American collegiate hockey league

The Upstate New York Collegiate Hockey League is a college ice hockey league comprising teams from smaller colleges and universities in and near Upstate New York that is affiliated with the Collegiate Hockey Federation (CHF). The league is based in New York State and has a majority of teams competing in-state along with some from neighboring Pennsylvania and Vermont.

== History ==
The league was founded by Andrew Musto in 2006 as a low-cost alternative to higher cost leagues. As of 2017 the league fee per team was $300. League fees are used for playoff ice time, referee fees, scorekeepers, and awards.

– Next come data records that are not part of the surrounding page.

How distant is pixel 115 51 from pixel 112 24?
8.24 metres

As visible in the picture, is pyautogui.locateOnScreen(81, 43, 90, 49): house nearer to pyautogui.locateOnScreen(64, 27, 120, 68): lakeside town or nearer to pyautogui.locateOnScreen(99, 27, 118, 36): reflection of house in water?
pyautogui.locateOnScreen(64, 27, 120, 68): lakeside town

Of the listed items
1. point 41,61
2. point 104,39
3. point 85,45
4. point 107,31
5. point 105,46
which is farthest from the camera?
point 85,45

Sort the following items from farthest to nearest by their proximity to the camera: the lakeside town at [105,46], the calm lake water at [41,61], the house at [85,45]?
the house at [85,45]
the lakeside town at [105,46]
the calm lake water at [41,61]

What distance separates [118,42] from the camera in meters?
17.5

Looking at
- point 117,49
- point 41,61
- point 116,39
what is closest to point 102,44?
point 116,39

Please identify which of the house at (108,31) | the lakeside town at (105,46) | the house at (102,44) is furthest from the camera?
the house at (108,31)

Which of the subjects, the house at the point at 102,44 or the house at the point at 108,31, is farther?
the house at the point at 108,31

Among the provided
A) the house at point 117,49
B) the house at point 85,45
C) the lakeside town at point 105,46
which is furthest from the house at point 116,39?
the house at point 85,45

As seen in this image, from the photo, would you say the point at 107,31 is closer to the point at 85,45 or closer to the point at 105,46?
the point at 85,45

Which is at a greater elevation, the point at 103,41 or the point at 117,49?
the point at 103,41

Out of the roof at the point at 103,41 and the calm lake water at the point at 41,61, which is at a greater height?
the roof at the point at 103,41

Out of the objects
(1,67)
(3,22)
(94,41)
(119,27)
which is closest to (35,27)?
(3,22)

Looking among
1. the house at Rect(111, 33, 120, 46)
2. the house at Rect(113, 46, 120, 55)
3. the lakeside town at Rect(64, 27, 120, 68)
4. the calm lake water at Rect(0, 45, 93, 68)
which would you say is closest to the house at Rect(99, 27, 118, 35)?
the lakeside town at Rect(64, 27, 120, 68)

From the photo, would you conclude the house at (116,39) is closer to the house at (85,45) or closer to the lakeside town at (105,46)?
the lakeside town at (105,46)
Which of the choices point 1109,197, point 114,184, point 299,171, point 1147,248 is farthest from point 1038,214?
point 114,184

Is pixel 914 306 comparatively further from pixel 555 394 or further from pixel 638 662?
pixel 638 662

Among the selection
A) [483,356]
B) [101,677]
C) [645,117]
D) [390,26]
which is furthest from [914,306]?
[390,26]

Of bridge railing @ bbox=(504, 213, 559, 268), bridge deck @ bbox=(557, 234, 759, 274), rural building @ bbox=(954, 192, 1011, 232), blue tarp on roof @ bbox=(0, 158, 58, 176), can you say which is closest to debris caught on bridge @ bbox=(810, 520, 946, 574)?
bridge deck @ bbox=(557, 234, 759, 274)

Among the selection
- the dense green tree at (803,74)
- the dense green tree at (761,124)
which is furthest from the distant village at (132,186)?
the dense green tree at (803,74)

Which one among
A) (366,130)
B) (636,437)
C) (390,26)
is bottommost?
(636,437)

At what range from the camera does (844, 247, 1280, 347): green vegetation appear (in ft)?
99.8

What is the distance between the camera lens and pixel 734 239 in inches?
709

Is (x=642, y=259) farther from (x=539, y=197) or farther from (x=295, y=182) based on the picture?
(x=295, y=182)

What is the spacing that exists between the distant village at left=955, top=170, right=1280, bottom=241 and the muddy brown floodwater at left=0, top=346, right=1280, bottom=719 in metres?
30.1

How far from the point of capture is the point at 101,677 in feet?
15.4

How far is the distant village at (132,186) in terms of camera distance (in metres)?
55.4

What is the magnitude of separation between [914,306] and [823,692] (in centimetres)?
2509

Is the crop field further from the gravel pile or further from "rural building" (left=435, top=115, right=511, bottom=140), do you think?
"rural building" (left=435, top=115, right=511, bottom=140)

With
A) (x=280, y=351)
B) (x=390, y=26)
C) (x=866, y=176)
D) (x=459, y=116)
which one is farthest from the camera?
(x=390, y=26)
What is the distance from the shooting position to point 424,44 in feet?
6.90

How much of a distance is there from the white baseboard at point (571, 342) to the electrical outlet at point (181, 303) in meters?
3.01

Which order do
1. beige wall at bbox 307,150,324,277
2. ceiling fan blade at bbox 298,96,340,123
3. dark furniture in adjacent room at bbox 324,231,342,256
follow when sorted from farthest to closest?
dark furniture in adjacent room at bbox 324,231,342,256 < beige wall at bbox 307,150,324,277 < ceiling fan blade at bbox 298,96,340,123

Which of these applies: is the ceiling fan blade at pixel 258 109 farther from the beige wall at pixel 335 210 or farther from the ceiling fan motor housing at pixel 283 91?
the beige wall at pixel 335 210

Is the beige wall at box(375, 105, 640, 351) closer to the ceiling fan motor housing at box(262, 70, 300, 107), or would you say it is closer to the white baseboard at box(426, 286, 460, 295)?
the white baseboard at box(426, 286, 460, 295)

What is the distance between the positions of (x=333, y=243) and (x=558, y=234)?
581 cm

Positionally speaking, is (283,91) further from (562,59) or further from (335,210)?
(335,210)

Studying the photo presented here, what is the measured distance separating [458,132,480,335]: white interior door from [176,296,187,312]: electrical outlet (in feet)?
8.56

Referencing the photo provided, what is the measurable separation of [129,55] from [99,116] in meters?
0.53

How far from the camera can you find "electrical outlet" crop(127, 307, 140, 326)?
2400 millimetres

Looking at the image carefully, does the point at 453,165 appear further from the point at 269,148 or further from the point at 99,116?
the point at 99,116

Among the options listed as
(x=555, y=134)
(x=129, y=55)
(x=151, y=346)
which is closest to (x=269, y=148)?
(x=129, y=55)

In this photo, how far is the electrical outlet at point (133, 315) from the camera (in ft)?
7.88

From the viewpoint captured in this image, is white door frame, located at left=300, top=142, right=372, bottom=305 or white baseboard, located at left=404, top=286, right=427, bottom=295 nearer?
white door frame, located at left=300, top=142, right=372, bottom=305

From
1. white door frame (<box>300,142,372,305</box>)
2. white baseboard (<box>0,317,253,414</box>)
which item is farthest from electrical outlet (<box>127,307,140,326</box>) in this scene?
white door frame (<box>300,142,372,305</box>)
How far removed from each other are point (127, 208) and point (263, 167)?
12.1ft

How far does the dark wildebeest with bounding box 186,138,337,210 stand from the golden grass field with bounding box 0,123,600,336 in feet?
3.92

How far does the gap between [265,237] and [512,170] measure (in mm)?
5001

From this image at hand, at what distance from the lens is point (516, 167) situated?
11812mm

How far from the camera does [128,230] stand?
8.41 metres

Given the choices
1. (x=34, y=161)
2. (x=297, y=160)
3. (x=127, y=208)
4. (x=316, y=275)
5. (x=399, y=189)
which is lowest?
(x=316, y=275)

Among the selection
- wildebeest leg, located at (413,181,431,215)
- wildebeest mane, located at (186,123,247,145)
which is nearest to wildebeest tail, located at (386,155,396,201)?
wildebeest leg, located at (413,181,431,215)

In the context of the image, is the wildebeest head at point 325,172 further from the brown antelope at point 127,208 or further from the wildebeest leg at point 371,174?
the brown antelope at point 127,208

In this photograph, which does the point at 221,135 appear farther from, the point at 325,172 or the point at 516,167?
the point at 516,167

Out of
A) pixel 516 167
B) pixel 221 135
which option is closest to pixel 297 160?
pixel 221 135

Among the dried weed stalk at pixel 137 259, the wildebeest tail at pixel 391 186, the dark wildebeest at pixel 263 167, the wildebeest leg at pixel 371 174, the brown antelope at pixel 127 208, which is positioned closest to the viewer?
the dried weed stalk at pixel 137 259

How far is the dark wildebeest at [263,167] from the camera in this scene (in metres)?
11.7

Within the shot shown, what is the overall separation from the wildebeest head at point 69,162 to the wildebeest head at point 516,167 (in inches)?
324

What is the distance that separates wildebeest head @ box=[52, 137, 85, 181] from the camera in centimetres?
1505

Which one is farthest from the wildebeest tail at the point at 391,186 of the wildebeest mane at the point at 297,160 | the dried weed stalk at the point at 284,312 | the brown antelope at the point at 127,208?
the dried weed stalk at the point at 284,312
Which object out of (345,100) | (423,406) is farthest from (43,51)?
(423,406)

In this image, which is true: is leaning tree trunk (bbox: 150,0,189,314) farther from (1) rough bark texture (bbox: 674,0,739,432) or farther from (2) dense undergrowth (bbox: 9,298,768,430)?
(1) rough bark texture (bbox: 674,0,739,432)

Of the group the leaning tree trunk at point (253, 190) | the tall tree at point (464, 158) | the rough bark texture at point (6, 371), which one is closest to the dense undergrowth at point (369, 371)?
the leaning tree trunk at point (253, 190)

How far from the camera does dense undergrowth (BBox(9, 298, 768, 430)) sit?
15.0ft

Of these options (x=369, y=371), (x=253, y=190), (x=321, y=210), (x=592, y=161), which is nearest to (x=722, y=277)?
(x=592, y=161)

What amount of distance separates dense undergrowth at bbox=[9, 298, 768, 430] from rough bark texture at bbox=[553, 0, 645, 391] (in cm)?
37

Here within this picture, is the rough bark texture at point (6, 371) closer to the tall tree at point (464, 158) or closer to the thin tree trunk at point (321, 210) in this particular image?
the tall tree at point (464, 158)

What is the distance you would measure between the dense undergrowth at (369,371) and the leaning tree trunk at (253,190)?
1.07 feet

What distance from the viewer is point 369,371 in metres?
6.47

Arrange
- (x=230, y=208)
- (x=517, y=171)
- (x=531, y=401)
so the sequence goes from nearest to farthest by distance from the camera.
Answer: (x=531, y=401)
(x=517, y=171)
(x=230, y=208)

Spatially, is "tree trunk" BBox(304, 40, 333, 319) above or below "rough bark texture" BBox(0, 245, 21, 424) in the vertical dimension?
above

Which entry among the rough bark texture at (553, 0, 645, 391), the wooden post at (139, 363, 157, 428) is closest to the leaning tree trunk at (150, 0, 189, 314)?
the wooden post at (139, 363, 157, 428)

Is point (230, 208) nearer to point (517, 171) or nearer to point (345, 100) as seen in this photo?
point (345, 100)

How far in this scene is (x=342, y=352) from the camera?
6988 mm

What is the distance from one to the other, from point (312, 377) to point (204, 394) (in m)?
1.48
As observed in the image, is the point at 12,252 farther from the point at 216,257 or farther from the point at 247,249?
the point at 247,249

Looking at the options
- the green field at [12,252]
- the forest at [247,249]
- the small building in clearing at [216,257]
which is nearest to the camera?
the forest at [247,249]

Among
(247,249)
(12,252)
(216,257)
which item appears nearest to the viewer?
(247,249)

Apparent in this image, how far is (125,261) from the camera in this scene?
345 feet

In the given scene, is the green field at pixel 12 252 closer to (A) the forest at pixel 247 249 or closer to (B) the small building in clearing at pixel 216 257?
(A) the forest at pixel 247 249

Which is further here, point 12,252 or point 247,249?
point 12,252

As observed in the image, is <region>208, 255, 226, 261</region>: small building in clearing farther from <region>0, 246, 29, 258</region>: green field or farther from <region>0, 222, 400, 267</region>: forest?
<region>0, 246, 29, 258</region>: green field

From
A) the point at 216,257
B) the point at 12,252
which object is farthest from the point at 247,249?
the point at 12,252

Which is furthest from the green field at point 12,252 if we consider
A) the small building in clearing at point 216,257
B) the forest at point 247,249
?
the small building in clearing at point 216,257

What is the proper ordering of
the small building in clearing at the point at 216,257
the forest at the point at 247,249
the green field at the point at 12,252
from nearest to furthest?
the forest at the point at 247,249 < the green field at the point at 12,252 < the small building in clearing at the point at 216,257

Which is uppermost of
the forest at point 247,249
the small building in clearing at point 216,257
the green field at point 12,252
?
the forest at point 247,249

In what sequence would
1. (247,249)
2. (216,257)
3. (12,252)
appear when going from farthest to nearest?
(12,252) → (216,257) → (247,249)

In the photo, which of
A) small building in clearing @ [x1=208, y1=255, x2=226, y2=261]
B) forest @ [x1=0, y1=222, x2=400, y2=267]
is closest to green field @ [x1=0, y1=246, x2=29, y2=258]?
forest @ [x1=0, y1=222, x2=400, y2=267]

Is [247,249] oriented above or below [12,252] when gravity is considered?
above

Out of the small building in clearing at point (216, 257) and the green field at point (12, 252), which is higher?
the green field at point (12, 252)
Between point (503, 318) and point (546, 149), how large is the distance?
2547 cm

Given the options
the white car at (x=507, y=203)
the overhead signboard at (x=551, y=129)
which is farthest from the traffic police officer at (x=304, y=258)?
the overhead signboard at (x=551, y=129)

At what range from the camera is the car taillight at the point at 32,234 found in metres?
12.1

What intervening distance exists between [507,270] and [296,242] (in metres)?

At the end of the 2016–17 season, Musto stepped down as commissioner and appointed Jon Marchese the new commissioner. The UNYCHL opened its 11th season with the biggest expansion in its history. The league grew to 23 teams with the additions of SUNY Albany, Gannon University, Mercyhurst University, Clarkson University, Niagara County Community College, Binghamton University and Syracuse University as well as the return of Alfred State College, Hilbert College and SUNY Canton. In addition the league was organized into three divisions based on geography to cut down travel.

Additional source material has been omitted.